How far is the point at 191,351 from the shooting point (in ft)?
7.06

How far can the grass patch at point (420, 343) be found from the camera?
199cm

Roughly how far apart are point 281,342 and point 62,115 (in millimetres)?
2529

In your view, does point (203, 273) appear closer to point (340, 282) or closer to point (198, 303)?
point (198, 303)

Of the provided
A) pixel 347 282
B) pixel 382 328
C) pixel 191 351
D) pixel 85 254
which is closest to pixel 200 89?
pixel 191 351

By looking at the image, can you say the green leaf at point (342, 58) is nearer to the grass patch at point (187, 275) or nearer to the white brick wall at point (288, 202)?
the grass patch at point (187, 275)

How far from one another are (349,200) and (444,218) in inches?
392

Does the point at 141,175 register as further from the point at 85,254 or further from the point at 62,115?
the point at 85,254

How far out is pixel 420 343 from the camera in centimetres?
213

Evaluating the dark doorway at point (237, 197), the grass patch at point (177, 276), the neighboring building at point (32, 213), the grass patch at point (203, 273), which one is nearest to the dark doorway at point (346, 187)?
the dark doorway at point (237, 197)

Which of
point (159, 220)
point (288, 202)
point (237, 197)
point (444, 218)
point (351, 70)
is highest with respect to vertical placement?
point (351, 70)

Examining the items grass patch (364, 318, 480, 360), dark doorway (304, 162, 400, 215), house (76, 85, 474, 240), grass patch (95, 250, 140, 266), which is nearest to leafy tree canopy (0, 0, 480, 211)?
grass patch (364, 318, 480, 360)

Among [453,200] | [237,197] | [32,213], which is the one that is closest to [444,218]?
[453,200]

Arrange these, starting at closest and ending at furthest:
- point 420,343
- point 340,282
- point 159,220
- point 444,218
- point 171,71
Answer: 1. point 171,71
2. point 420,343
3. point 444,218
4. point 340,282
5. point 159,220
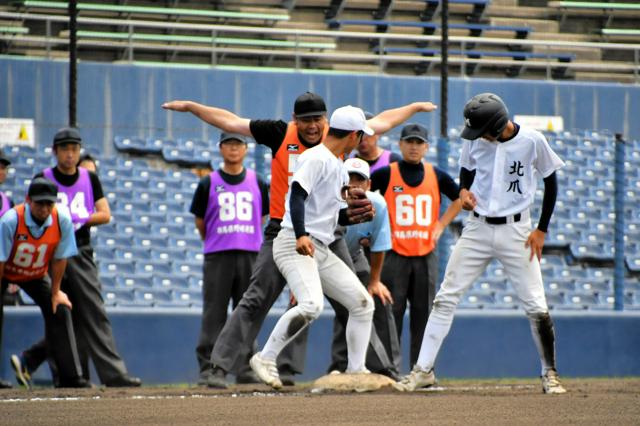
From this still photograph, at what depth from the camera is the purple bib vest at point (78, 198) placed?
33.1 ft

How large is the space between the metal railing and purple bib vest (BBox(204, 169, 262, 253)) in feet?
26.5

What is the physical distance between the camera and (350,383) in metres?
8.23

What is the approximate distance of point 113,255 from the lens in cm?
1350

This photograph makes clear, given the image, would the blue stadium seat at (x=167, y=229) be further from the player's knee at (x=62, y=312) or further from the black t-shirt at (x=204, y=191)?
the player's knee at (x=62, y=312)

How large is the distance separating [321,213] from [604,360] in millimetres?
5145

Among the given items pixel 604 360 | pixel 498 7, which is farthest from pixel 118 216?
pixel 498 7

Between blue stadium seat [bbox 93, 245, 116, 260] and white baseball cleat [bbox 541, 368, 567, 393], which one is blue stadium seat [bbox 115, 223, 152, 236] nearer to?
blue stadium seat [bbox 93, 245, 116, 260]

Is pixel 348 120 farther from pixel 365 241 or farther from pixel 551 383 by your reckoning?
pixel 551 383

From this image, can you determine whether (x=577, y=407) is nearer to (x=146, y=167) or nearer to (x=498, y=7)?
(x=146, y=167)

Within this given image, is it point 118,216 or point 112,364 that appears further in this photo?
point 118,216

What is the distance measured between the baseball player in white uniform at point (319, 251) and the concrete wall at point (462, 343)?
315 cm

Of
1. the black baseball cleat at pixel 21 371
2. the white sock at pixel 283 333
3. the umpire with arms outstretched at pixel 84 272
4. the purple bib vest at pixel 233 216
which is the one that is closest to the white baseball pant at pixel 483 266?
the white sock at pixel 283 333

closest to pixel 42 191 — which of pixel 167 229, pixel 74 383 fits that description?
pixel 74 383

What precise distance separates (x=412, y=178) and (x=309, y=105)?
1.97 metres
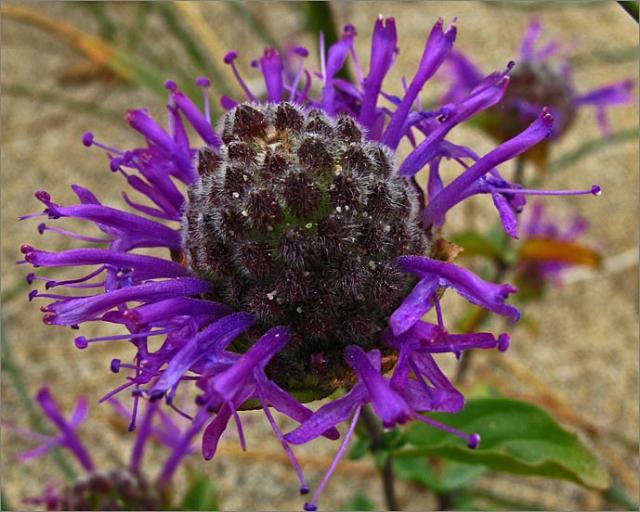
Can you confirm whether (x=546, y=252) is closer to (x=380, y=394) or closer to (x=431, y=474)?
(x=431, y=474)

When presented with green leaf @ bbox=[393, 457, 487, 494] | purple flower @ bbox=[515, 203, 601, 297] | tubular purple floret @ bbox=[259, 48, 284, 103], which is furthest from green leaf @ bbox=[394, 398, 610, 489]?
purple flower @ bbox=[515, 203, 601, 297]

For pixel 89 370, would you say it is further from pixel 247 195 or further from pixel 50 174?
pixel 247 195

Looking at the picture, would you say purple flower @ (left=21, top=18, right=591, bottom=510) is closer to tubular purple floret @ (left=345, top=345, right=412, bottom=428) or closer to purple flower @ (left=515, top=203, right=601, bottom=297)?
tubular purple floret @ (left=345, top=345, right=412, bottom=428)

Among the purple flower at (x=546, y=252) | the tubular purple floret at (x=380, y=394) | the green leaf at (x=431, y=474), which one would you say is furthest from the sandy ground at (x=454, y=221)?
the tubular purple floret at (x=380, y=394)

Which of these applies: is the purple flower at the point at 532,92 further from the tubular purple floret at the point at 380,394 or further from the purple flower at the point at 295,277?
the tubular purple floret at the point at 380,394

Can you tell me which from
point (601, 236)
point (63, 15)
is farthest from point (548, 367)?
point (63, 15)
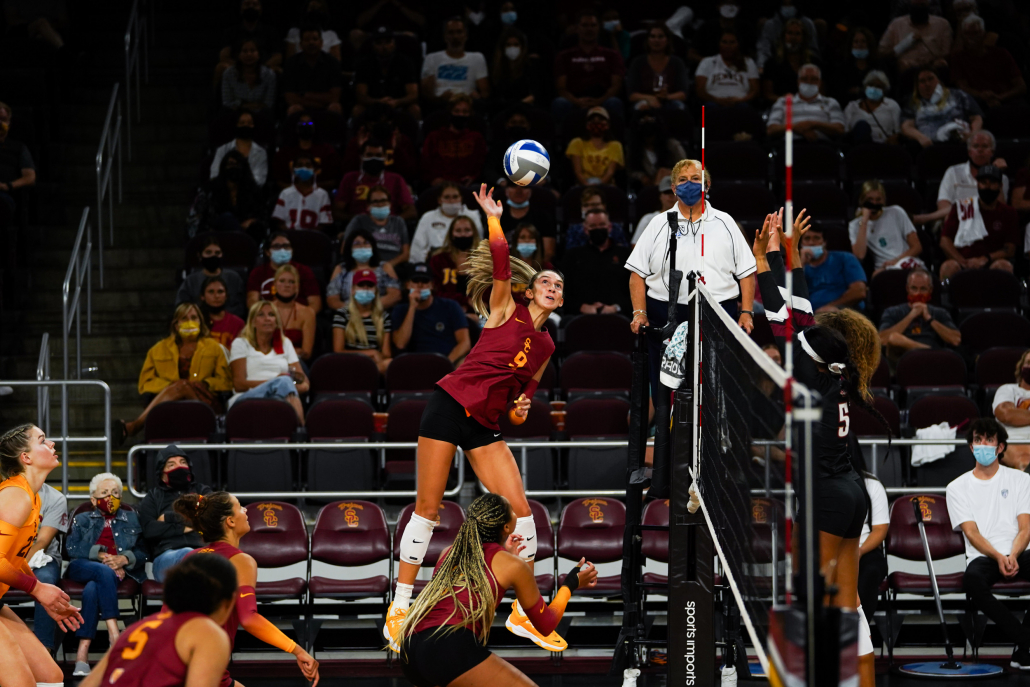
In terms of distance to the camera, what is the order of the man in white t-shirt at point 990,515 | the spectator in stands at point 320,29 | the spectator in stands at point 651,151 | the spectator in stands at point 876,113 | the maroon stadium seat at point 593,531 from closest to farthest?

▶ _Instructions to follow_:
How many lines in the rows above contain the word "large"? Reply with the number alone.

▶ _Solution to the exercise_:
2